Code that moves data to and from S3 can slow down testing. A lot. This post demonstrates how you can speed things up by mocking S3.
What are the advantages of mocking? These are the most important for me:
- Speed (saves you time!).
- Don’t need to clean up afterwards (don’t want testing data bloating your bucket!).
- Don’t need to worry about clobbering valid data.
Tests
For the sake of illustration, these are the two functions that I want to test. They use the boto3
library to interact with S3.
import os
import boto3
S3_BUCKET = "datawookie-scratch"
AWS_REGION = os.getenv("AWS_REGION")
BOTO3_ENDPOINT_URL = os.getenv("BOTO3_ENDPOINT_URL")
s3 = boto3.client('s3', region_name=AWS_REGION, endpoint_url=BOTO3_ENDPOINT_URL)
def store_put(path):
key = os.path.basename(path)
s3.upload_file(path, S3_BUCKET, key)
return key
def store_get(key, path=None):
if path is None:
path = key
s3.download_file(S3_BUCKET, key, path)
return path
The functions live in the store.py
module. Here’s a simple test that copies the contents of /etc/passwd
to and from S3, ensuring that the contents of the retrieved file match the original.
import hashlib
import pathlib
from unittest import TestCase
from store import s3, store_put, store_get, S3_BUCKET
# Need to create a bucket for testing.
#
s3.create_bucket(Bucket=S3_BUCKET)
def file_hash(path):
return hashlib.blake2b(pathlib.Path(path).read_bytes()).hexdigest()
class TestStore(TestCase):
def test_store(self):
key = store_put("/etc/passwd")
assert key == "passwd"
path = store_get(key)
assert path == "passwd"
assert file_hash("/etc/passwd") == file_hash(path)

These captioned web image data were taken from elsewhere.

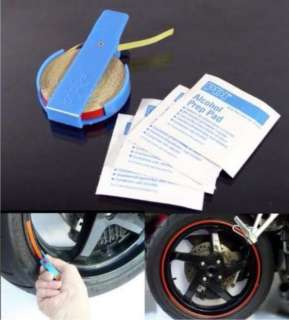 CAR/MOTORCYCLE Wheel Rim Pin Stripe PINSTRIPING TAPE Kit 6mm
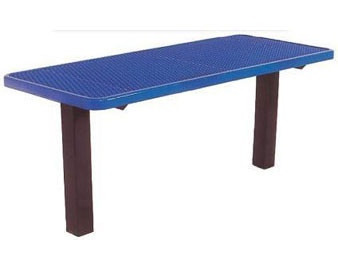 6-Ft. Multi Pedestal Surface Mount Utility Table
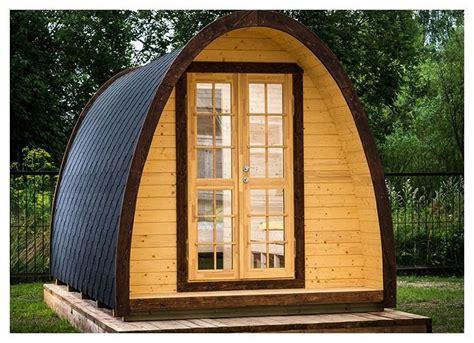 hobbit camping hytte
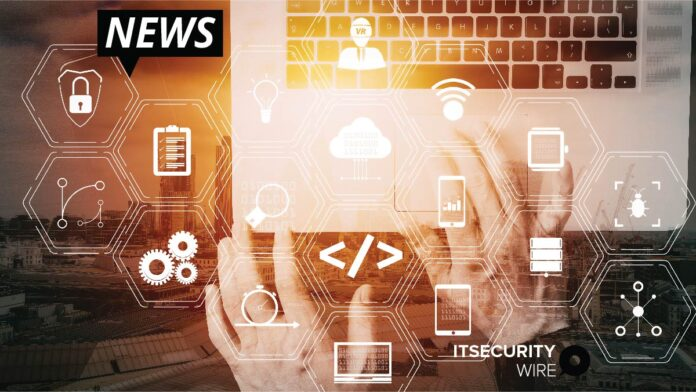 GIBC Digital To Focus On Smart Application Development And Become GIBC WrkFlws-01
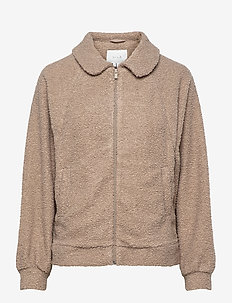 VIPIP BLOUSON/DES - wool jackets - simply taupe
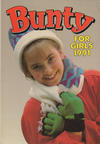 Cover for Bunty for Girls (D.C. Thomson, 1960 series) #1991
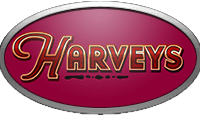 Harveys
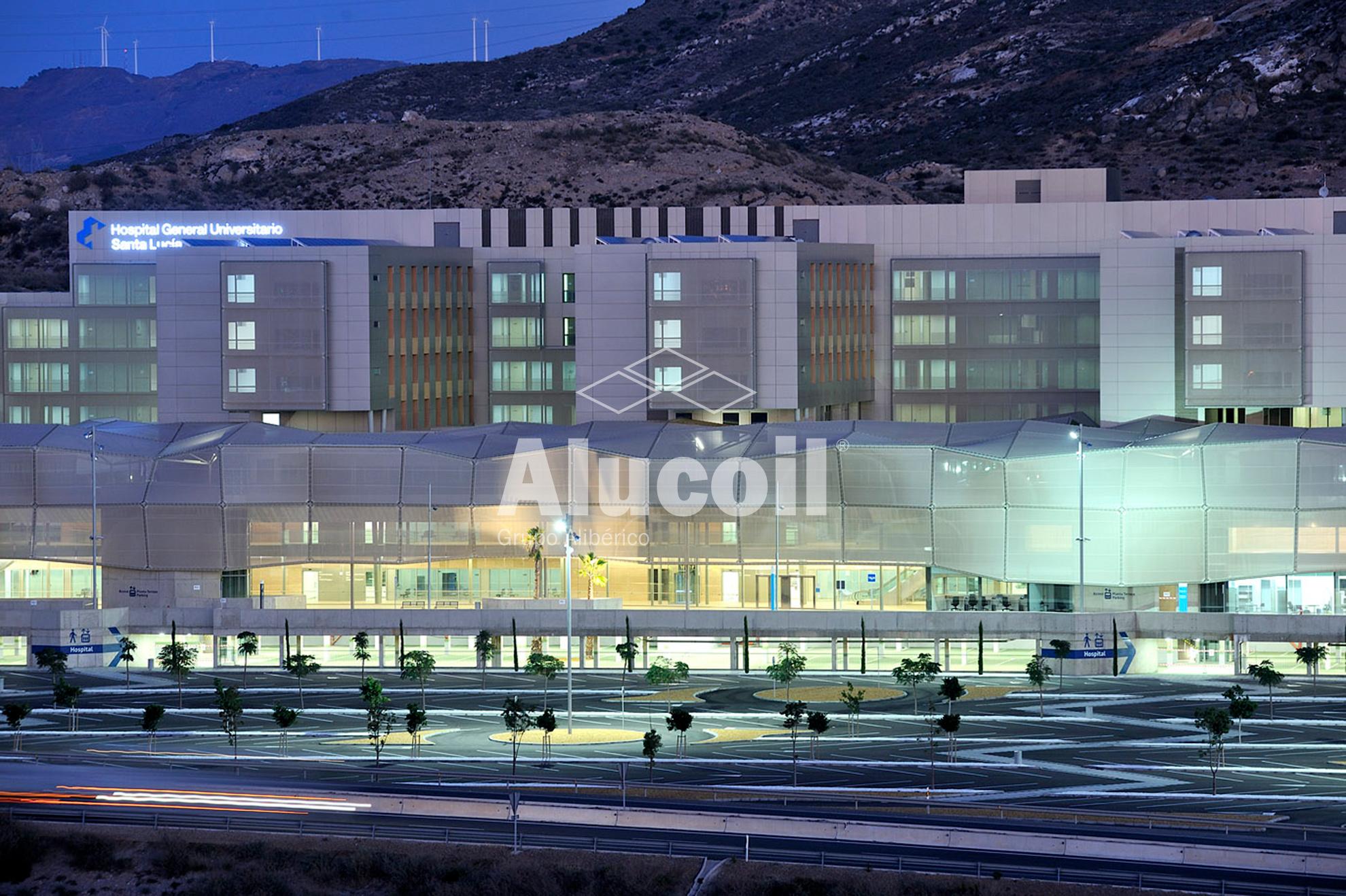 Hospital General Universitario Santa Lucía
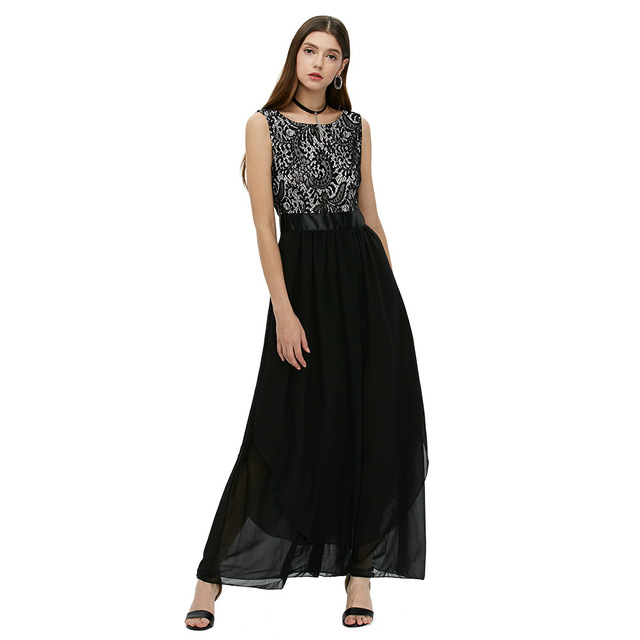 Party Vintage Dress Female Vestido Longo Elegant Long Summer Dress Patchwork Sexy Open Back Lace Maxi Dress Robe Femme On Sale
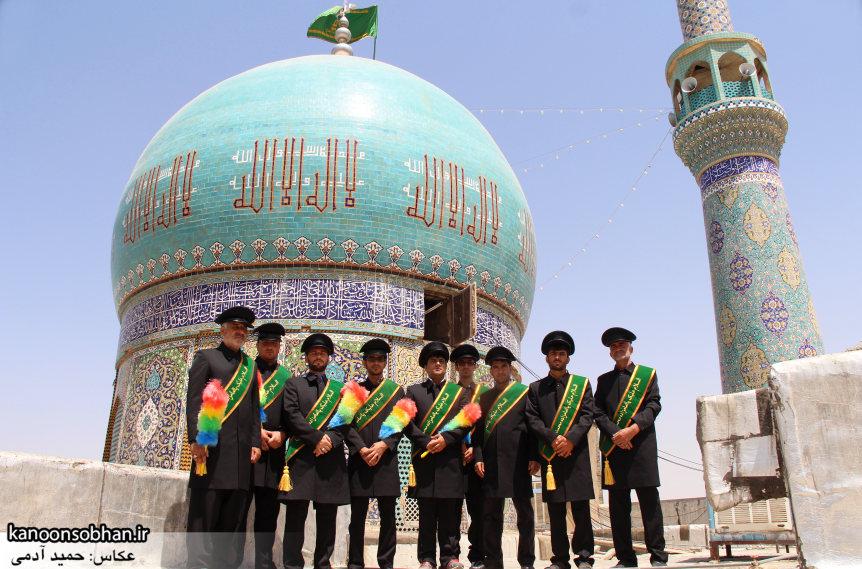 تصاویر رونمایی از پرچم گنبد امامزاده محمد(ع) کوهدشت (5)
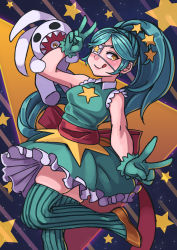 1girl, 2021, alternate hairstyle, annie (skullgirls), bare shoulders, blush, cowboy shot, double v, eyepatch, gloves, green hair, hakainoika, knee up, licking lips, official alternate costume, ponytail, ribbon, ruffled skirt, sagan (skullgirls), sash, skirt, skullgirls, star-shaped pupils, star (sky), star (symbol), starry background, symbol-shaped pupils, thighhighs, tongue, tongue out, v, yellow eyes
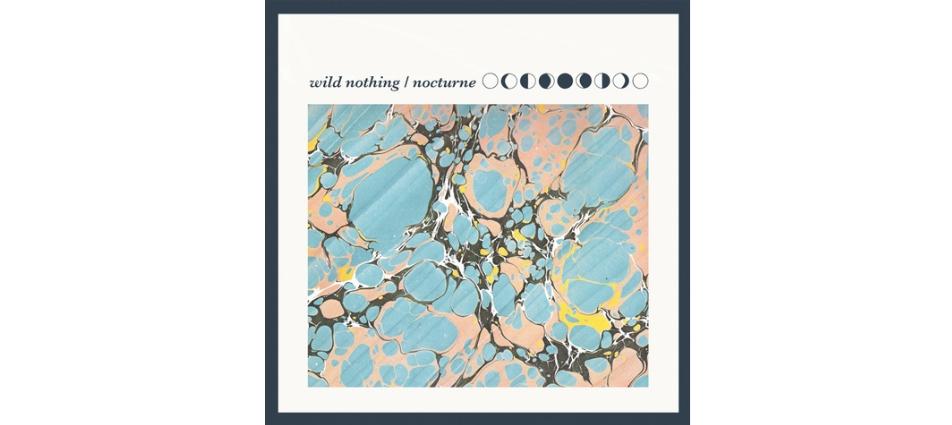 wild_nothing_nocturne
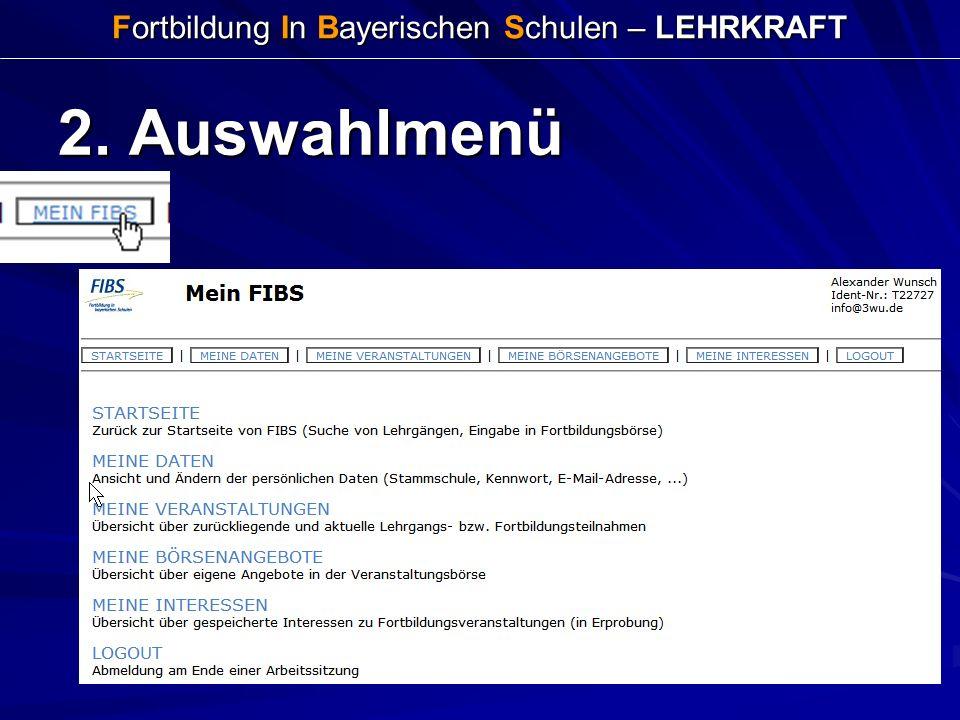 Fortbildung In Bayerischen Schulen – LEHRKRAFT 2. Auswahlmenü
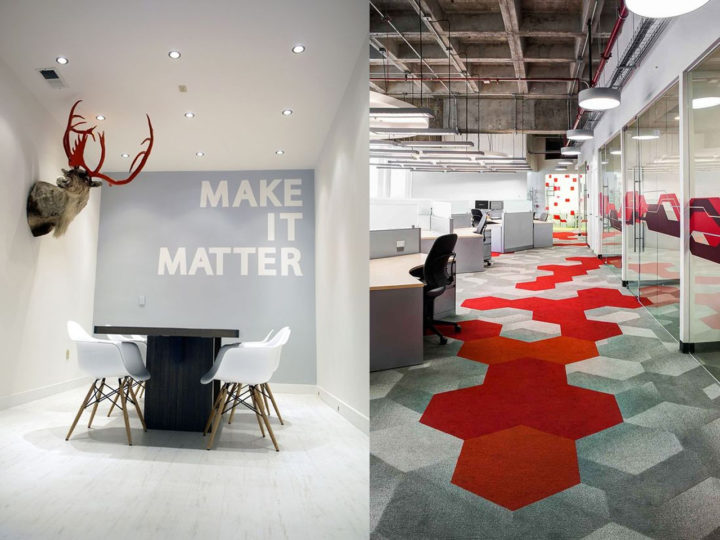 7 ideas de decoración de oficinas 2018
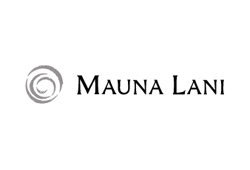 Mauna Lani, Auberge Resorts Collection (United States)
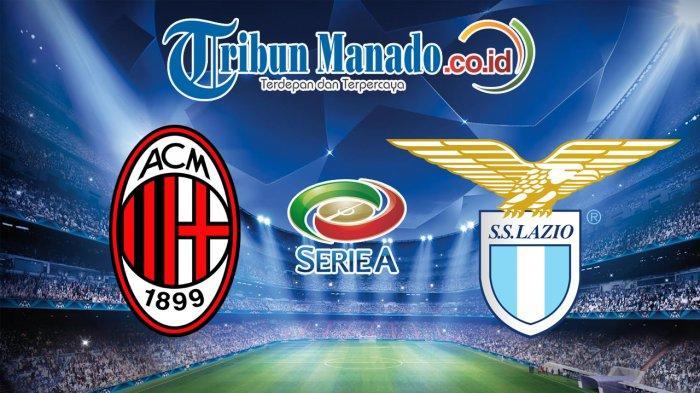 Link Streaming AC Milan vs Lazio, Tekad Kuat Armada Pioli, Live Online via Vidio.com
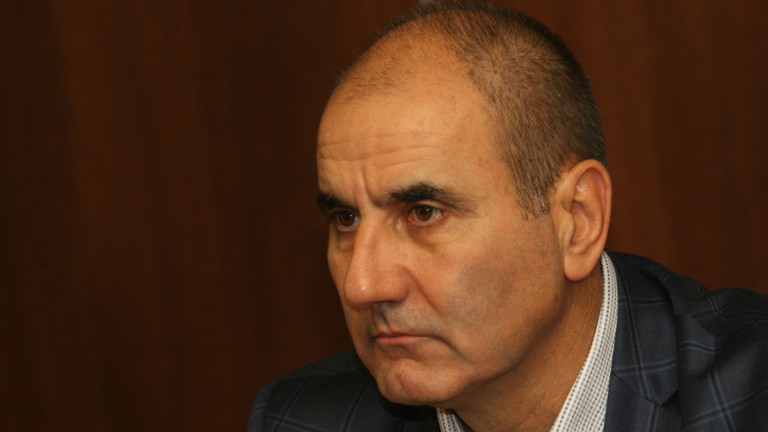 Цветанов: С Нинова БСП е слаб опонент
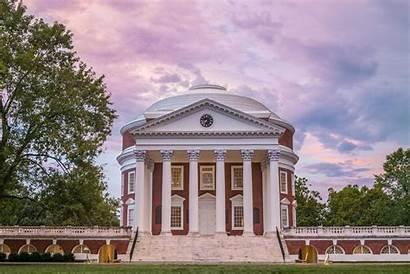 University Virginia Faculty Highlight Uva Outreach Awards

Even using S3 a single test like this is pretty quick. But if you’re testing a lot of functions that access S3 or moving a lot of data back and forth then it can get time consuming.
Moto
Moto is a library for mocking AWS services. You can install it directly.
pip3 install moto
However, I prefer to use the Docker image, which is documented here.
Docker Setup
Either create a moto
container from the command line.
docker run -p 3000:3000 motoserver/moto:4.1.13
Or launch it via Docker Compose.
docker-compose up
A simple docker-compose.yml
would look something like this:
version: "3.9"
services:
moto:
image: motoserver/moto:4.1.13
ports:
- "3000:3000"
environment:
- MOTO_PORT=3000
The Moto server will be running on local port 3000. You need to tell the boto3
library to use the Moto server rather than S3. There are a few ways to do this. You can use a decorator or context manager. However, both of these approaches require you to modify existing tests. My preferred approach is to use the endpoint_url
argument when creating the S3 client (take another look at the store.py
module above). Set the BOTO3_ENDPOINT_URL
environment variable either in the shell prior to running the tests or directly in the tests using os.environ
.
export AWS_REGION="us-east-1"
export BOTO3_ENDPOINT_URL="http://localhost:3000"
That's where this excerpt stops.